Calpastatin Chicken polyclonal 1∶1000 Abcam, Cambridge, UK ab16423
GLUT4 Rabbit polyclonal 1∶4000 As above. ab654

The glycogen content of skeletal muscle was determined by a biochemical assay as described previously [21]. The inter-assay coefficient of variation was 9%.

Statistical Analyses

Values are presented as mean values ± SEM. Data were analysed using Student’s t-test. Ratios of muscle protein expression were arcsine transformed prior to statistical analysis, and are presented as a fold change from the mean values observed in the respective control group. For all comparisons, statistical significance was accepted when P<0.05.

Results

Fetal Cortisol Infusion

Plasma cortisol concentration was significantly higher in the cortisol-infused fetuses than in the saline-infused fetuses (p<0.05; Table 2). Fetal cortisol infusion for five days led to significant increases in the muscle protein level of p-Akt Ser473 and the expression of Akt2 (p<0.05), but not Akt1 (Figure 1A, B and C), and decreases in the protein expression of p-mTOR Ser2448 and p-S6K Thr389 (p<0.05; Figure 2A and B).
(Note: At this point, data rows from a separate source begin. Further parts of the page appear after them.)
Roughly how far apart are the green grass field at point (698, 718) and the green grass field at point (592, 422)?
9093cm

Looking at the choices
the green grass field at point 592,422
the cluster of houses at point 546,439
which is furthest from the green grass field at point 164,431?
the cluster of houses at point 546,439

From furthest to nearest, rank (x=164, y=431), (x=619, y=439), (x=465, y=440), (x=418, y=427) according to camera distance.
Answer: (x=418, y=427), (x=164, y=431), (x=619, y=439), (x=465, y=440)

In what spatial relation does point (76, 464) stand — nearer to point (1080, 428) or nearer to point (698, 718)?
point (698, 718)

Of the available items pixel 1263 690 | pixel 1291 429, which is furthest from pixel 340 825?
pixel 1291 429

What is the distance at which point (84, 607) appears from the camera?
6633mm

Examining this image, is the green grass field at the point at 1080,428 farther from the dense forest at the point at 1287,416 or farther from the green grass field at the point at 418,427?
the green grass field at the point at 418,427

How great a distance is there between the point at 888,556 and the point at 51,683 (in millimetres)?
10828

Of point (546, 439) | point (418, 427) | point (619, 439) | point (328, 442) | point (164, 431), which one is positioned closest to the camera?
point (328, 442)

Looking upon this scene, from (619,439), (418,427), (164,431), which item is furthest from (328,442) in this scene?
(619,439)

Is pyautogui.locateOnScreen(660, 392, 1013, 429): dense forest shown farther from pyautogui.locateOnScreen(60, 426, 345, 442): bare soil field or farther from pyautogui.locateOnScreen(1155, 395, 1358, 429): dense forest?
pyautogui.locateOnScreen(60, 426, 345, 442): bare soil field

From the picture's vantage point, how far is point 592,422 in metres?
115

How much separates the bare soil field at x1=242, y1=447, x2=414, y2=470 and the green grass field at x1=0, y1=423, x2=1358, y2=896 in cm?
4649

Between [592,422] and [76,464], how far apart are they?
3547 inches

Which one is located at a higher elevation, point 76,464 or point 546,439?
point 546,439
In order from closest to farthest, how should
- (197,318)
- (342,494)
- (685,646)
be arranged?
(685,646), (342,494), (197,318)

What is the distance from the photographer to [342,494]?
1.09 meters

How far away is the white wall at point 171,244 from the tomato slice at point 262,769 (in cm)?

There were no significant differences in muscle protein abundance of IR-β, IGF-1R, PKCζ, calpastatin (Table 2) or GLUT4 (Figure 3B), or muscle glycogen content (Table 2), between the saline and cortisol-treated fetuses.

Table 2. Mean (± SEM) plasma concentrations of cortisol, muscle protein levels of IR-β, IGF-1R, PKCζ and calpastatin, and muscle glycogen content in fetuses infused i.v. with either saline or cortisol for 5 days, and in fetuses whose mothers were injected i.m. with either saline or dexamethasone.

Fetal administration Maternal administration
Saline Cortisol Saline Dexamethasone
Gestational age (days) 130±0 131±0.2 127±0 127±0
Plasma cortisol (ng.ml−1) 14.1±2.0 91.2±20.9* 16.1±2.8 8.6±0.7*
Muscle IR-β (au) 1.00±0.20 1.11±0.10 1.00±0.06 0.88±0.06
Muscle IGF-1R (au) 1.00±0.21 1.06±0.13 1.00±0.16 0.84±0.13
Muscle PKCζ (au) 1.00±0.09 0.86±0.06 1.00±0.03 1.02±0.04
Muscle calpastatin (au) 1.00±0.09 0.83±0.10 1.00±0.04 1.07±0.13
Muscle glycogen (mg.g tissue−1) 46.27±3.72 48.38±2.21 48.70±1.95 50.51±3.14
*

, significantly different from the respective saline control group, Student’s t-test, p<0.05. IR-β, insulin receptor β-subunit; IGF-1R, insulin-like growth factor-1 receptor; PKCζ, protein kinase C ζ; au, arbitrary units.

Figure 1. Mean (± SEM) protein levels of (A, D) p-Akt, (B, E) Akt1 and (C, F) Akt2 in skeletal muscle of fetuses infused i.v. with either saline or cortisol for 5 days, and fetuses whose mothers were injected i.m. with either saline or dexamethasone.

Figure 1

*, significantly different from saline control group, p<0.05.

Figure 2. Mean (± SEM) protein levels of (A, C) p-mTOR and (B, d) p-S6K in skeletal muscle of fetuses infused i.v. with either saline or cortisol for 5 days, and fetuses whose mothers were injected i.m. with either saline or dexamethasone.

Figure 2

*, significantly different from saline control group, p<0.05.

Figure 3. Mean (± SEM) GLUT4 protein level in skeletal muscle of (a) fetuses infused i.v. with either saline or cortisol for 5 days, and (b) fetuses whose mothers were injected i.m. with either saline or dexamethasone.

Figure 3

*, significantly different from saline control group, p<0.05.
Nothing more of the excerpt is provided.